## Set exercise 1
Answer these questions about the forum thread on the Edge LED fixture:
(a) For what price range does Jeff.:P:. say a similar fixture could be built?
(b) What is the splash guard on evilc66's Edge fixture sealed with?
(c) According to redfishsc, what did evilc66 suggest for sealing LED solder joints?

## Excerpt provided
============================================================

# Fluval edge LED from nanotuners



## jeffvmd (Apr 16, 2010)

Has anybody tried this light out for their edge?
http://www.nanotuners.com/product_info.php?products_id=746

It's a sleek looking edge LED fixture and has color choices for white, blue or a mix of colors for LED.


----------



## Jeff.:P:. (Sep 8, 2009)

Yes, I was looking at that, but you could build something like that for $150-200, which Im trying to attempt.  
Evilc is a LED genius and makes some amazing fixtures and LED products.


----------



## evilc66 (Feb 28, 2008)

Well, I can't take direct credit for that one, but it is a nice fixture. 

One thing I want to caution anyone trying a DIY Edge fixture is that you have to seal the LEDs, even in freshwater applications. We are starting to get a number of people on the reef forums having corrosion issues and LED failures because of the close proximity of the LEDs to the water. Even a splash guard doesn't fully protect. Our Edge fixture is actually oring sealed on the splash guard to prevent this.


----------



## tetraontheedge (Dec 7, 2010)

Wow, that is beautiful. Twice the price of one undiscounted Edge, but cleverly designed and lovely lighting effects.

As my Edge is already a money pit, I am sticking with the original mr11 and 10w cfl mod, though.  Good point re. the splash guard. I have wrapped the led's in cellophane as per a suggestion on the official Edge thread.


----------



## Jeff.:P:. (Sep 8, 2009)

Evil on these DIY builds you think a splash guard plus optics will be sufficient?


----------



## redfishsc (Aug 29, 2010)

Aside from the effectiveness of the splash guard and optics, I would seal up the LED solder joints with something. 

Evilc66 suggested to me to use clear fingernail polish. Clear lacquer will work also, as would any number of clear wood finishes or enamels. 


I've seen people use regular aquarium silicone as well. Makes for a nasty mess if you desolder the joints in the future but it's pretty dern effective as a sealer for the solder joints.


----------



## Jeff.:P:. (Sep 8, 2009)

I wonder if any of these laquers/nail polish affect the LEDs, for example I know super glue is a no-no around LEDs.


----------



## evilc66 (Feb 28, 2008)

Arcylic and enamel nail polish don't out-gas the same way as super glue does, so it's safe.

Coating the solder joints is only part of the problem. I would coat any exposed electrical contacts, even on the LED itself. Just keep it off the lens.


----------



## jeffvmd (Apr 16, 2010)

Wow It's great evilc66 is chiming in on here.:icon_smil
I think I should start coating the 5050 led connections in the swingarm of my edge specially now that it is saltwater set up.
Is the light spread better or same as what the stock would be like due to the cover?
That edge fixture design on nanotuners is really looking great and I'm really tempted to get that but the price will really burn a deep hole in my pocket.:icon_cry:


----------



## Jeff.:P:. (Sep 8, 2009)

Thanks Evil for the reply.

I really like that fixture, I think I might design a acrylic enclosure for my LED fixture.


----------



## pomby27 (Jan 27, 2004)

wouldn't the fixture from nanotuners be too much for planted tanks?

============================================================

## Extracted data
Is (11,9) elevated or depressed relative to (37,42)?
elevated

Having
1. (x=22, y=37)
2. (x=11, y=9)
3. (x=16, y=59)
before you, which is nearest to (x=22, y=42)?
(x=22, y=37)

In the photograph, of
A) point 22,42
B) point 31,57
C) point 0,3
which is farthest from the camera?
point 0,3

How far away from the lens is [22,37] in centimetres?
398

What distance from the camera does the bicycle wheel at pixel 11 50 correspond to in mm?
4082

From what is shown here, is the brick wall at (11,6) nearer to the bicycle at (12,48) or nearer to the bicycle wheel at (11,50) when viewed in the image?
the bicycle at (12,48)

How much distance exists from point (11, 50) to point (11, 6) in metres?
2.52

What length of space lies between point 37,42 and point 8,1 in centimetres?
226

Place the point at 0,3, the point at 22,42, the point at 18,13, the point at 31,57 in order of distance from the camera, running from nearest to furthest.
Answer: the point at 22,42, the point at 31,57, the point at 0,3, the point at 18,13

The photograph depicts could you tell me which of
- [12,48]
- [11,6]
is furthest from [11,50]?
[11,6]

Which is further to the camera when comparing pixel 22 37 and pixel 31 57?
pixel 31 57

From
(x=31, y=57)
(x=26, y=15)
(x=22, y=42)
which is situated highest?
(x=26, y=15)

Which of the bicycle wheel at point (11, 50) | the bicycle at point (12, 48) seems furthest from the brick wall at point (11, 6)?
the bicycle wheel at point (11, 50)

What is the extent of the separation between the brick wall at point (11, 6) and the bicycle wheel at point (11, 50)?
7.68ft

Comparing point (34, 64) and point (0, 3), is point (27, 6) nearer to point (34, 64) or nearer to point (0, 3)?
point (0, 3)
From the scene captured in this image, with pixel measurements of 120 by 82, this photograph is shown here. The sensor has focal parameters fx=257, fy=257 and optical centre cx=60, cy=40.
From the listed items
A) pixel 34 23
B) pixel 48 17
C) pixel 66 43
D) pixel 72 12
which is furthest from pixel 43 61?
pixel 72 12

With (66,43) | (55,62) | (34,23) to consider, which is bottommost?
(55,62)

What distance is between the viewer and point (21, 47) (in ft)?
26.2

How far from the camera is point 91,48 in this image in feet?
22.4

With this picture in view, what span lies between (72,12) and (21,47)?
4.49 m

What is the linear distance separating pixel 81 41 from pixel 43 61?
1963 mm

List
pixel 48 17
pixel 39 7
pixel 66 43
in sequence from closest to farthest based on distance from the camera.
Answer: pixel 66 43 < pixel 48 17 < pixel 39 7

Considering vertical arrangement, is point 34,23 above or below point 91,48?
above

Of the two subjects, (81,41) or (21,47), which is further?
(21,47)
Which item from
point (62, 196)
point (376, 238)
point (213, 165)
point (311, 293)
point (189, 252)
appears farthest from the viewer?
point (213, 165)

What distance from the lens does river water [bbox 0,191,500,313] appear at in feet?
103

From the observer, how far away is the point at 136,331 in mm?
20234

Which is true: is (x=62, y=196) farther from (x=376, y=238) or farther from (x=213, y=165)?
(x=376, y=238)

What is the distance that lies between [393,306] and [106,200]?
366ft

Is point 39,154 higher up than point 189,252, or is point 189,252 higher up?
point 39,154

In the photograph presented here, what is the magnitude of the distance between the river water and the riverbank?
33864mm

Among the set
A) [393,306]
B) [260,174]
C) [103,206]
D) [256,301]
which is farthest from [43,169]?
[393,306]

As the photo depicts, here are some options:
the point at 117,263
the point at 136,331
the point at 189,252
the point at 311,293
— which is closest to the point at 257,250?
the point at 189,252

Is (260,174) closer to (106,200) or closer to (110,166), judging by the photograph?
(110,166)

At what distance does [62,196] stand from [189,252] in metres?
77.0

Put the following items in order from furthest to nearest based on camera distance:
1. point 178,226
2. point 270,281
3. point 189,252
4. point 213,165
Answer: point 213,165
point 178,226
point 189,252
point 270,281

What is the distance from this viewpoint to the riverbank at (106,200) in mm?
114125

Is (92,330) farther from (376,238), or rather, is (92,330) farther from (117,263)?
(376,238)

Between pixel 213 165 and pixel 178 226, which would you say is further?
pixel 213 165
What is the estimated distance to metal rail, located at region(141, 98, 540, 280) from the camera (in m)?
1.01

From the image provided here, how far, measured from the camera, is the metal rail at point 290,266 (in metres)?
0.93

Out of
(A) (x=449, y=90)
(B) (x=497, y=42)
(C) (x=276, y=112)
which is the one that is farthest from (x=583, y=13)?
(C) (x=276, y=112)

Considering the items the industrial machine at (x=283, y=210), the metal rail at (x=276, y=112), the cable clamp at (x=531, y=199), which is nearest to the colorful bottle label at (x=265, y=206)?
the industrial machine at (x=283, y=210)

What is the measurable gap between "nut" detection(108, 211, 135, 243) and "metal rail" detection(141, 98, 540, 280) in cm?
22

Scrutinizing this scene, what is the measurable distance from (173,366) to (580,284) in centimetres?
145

============================================================

## Set exercise 2
Rewrite the entries from the line containing "Among the set" through the end of the entries, inclusive. Replace "metal rail" with "steel rail" and leave everything else unchanged.

## Correct result 1
(a) $150-200
(b) An o-ring
(c) Clear fingernail polish

## Correct result 2
Among the set
A) [393,306]
B) [260,174]
C) [103,206]
D) [256,301]
which is farthest from [43,169]?
[393,306]

As the photo depicts, here are some options:
the point at 117,263
the point at 136,331
the point at 189,252
the point at 311,293
— which is closest to the point at 257,250?
the point at 189,252

Is (260,174) closer to (106,200) or closer to (110,166), judging by the photograph?
(110,166)

At what distance does [62,196] stand from [189,252] in metres?
77.0

Put the following items in order from furthest to nearest based on camera distance:
1. point 178,226
2. point 270,281
3. point 189,252
4. point 213,165
Answer: point 213,165
point 178,226
point 189,252
point 270,281

What is the distance from this viewpoint to the riverbank at (106,200) in mm?
114125

Is (92,330) farther from (376,238), or rather, is (92,330) farther from (117,263)?
(376,238)

Between pixel 213 165 and pixel 178 226, which would you say is further?
pixel 213 165
What is the estimated distance to steel rail, located at region(141, 98, 540, 280) from the camera (in m)?
1.01

From the image provided here, how far, measured from the camera, is the steel rail at point 290,266 (in metres)?
0.93

Out of
(A) (x=449, y=90)
(B) (x=497, y=42)
(C) (x=276, y=112)
which is the one that is farthest from (x=583, y=13)?
(C) (x=276, y=112)

Considering the items the industrial machine at (x=283, y=210), the steel rail at (x=276, y=112), the cable clamp at (x=531, y=199), which is nearest to the colorful bottle label at (x=265, y=206)?
the industrial machine at (x=283, y=210)

What is the measurable gap between "nut" detection(108, 211, 135, 243) and "steel rail" detection(141, 98, 540, 280) in cm?
22

Scrutinizing this scene, what is the measurable distance from (173,366) to (580,284) in centimetres?
145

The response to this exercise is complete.